> _What needs to be done_
Repeat the lines of the listing below exactly, starting at the line that contains "phylum: Chordata" and running through the last line, both included, and only those.

> _Data_
□ □ □ □
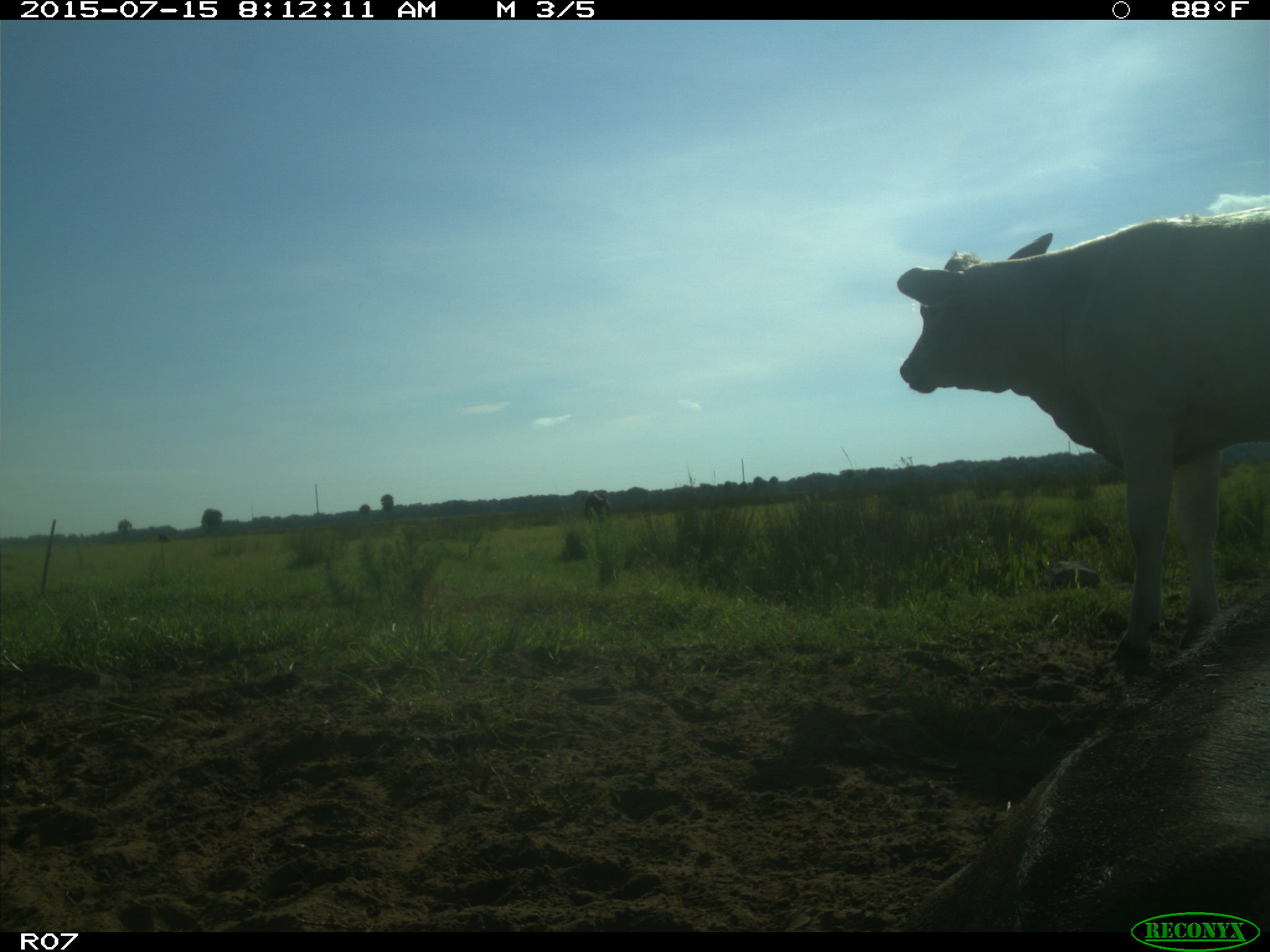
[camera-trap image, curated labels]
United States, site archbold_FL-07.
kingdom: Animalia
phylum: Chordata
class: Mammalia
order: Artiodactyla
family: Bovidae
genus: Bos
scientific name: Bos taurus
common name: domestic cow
□ □ □ □
> _Result of this exercise_
phylum: Chordata
class: Mammalia
order: Artiodactyla
family: Bovidae
genus: Bos
scientific name: Bos taurus
common name: domestic cow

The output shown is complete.